### Your goal
Would you repeat the entries below word for word and omit the pictures?

Task inputs Start Marker

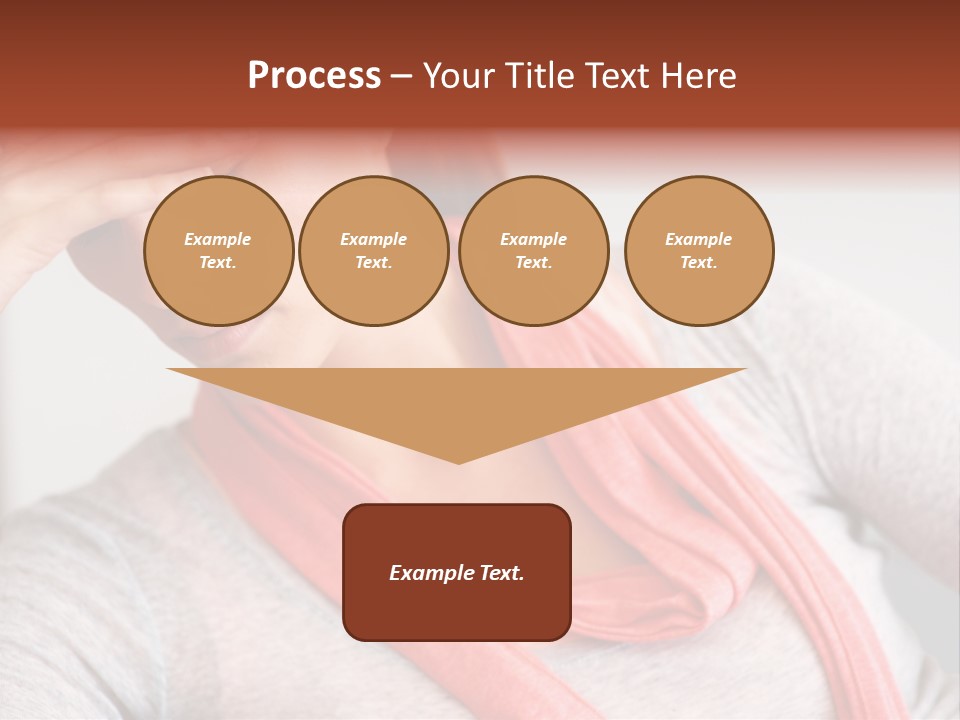 Process – Your Title Text Here

Example Text.

Example Text.

Example Text.

Example Text.

Example Text.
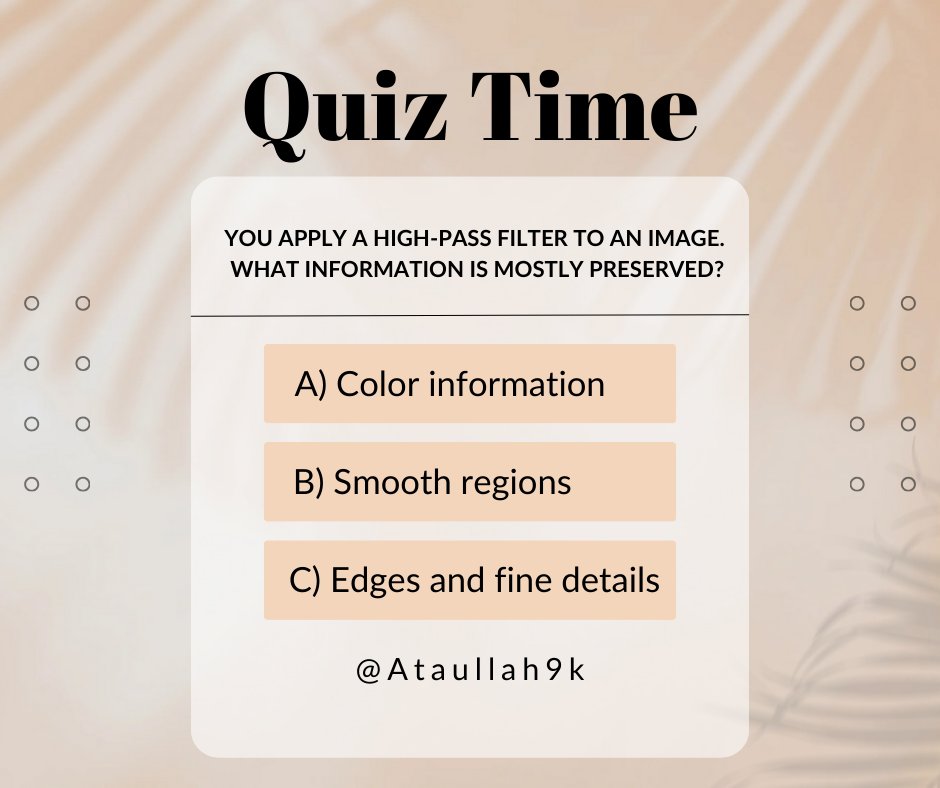 Quiz Time

YOU APPLY A HIGH-PASS FILTER TO AN IMAGE. WHAT INFORMATION IS MOSTLY PRESERVED?

A) Color information

B) Smooth regions

C) Edges and fine details

@Ataullah9k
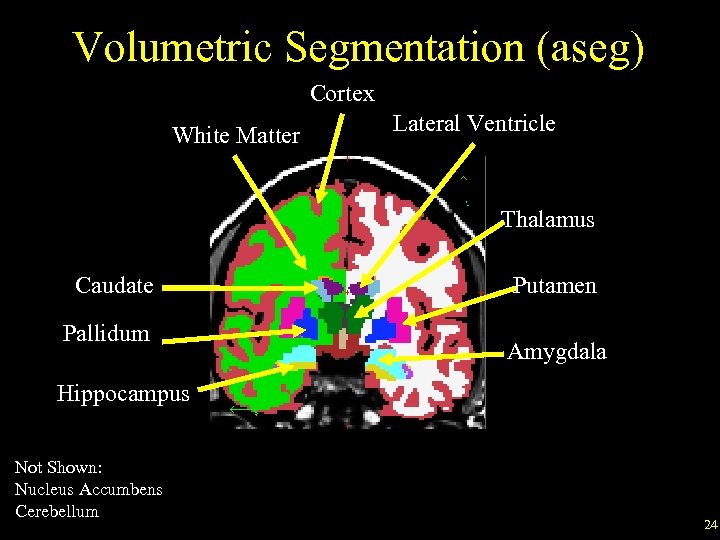 Volumetric Segmentation (aseg)

Cortex

White Matter

Lateral Ventricle

Thalamus

Caudate

Putamen

Pallidum

Amygdala

Hippocampus

Not Shown:
Nucleus Accumbens
Cerebellum

24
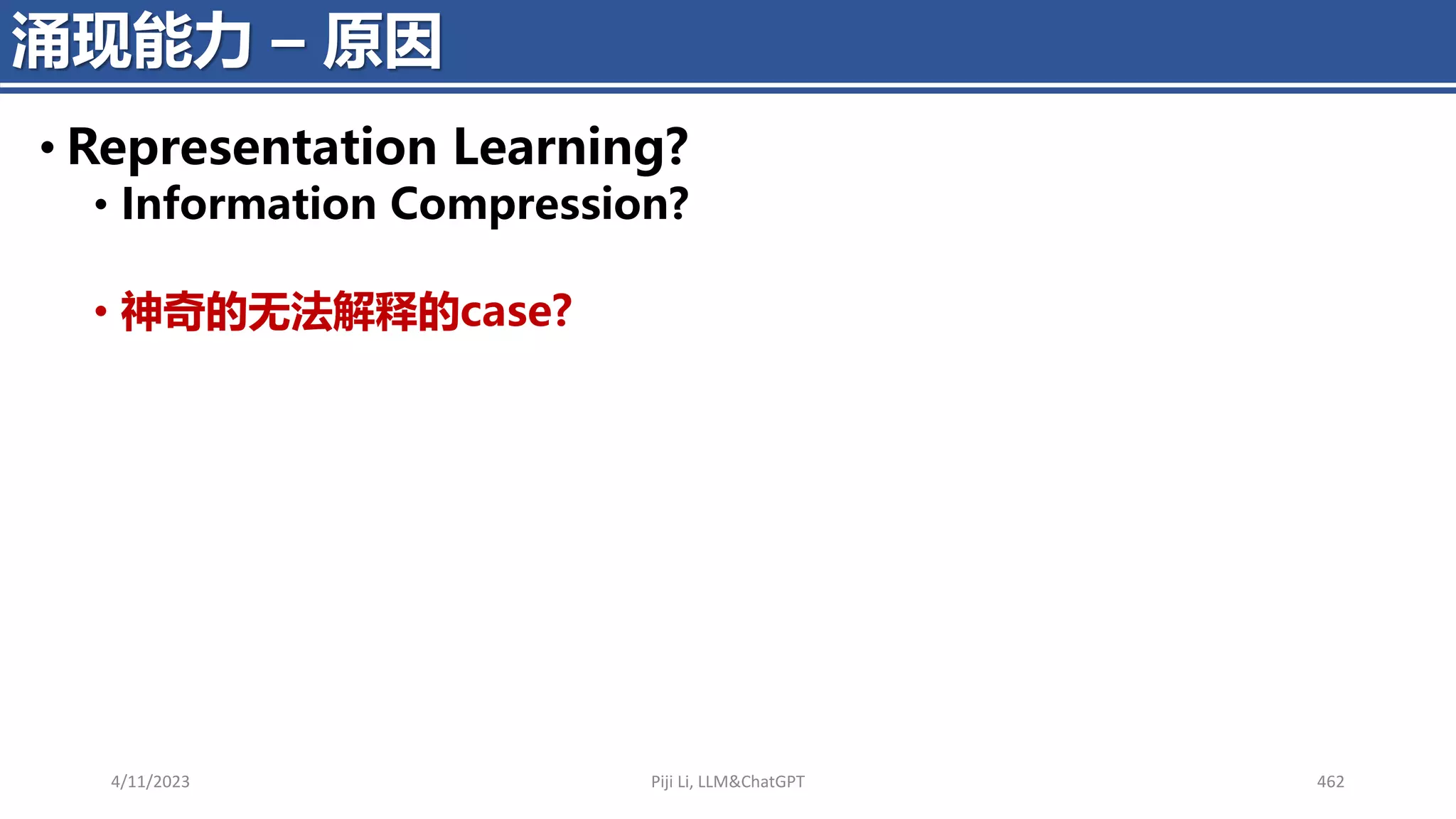 涌现能力 – 原因

• Representation Learning?
  • Information Compression?

  • 神奇的无法解释的case?

4/11/2023

Piji Li, LLM&ChatGPT

462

Task inputs End Marker

### Exercise answer
 Process – Your Title Text Here

Example Text.

Example Text.

Example Text.

Example Text.

Example Text.
 Quiz Time

YOU APPLY A HIGH-PASS FILTER TO AN IMAGE. WHAT INFORMATION IS MOSTLY PRESERVED?

A) Color information

B) Smooth regions

C) Edges and fine details

@Ataullah9k
 Volumetric Segmentation (aseg)

Cortex

White Matter

Lateral Ventricle

Thalamus

Caudate

Putamen

Pallidum

Amygdala

Hippocampus

Not Shown:
Nucleus Accumbens
Cerebellum

24
 涌现能力 – 原因

• Representation Learning?
  • Information Compression?

  • 神奇的无法解释的case?

4/11/2023

Piji Li, LLM&ChatGPT

462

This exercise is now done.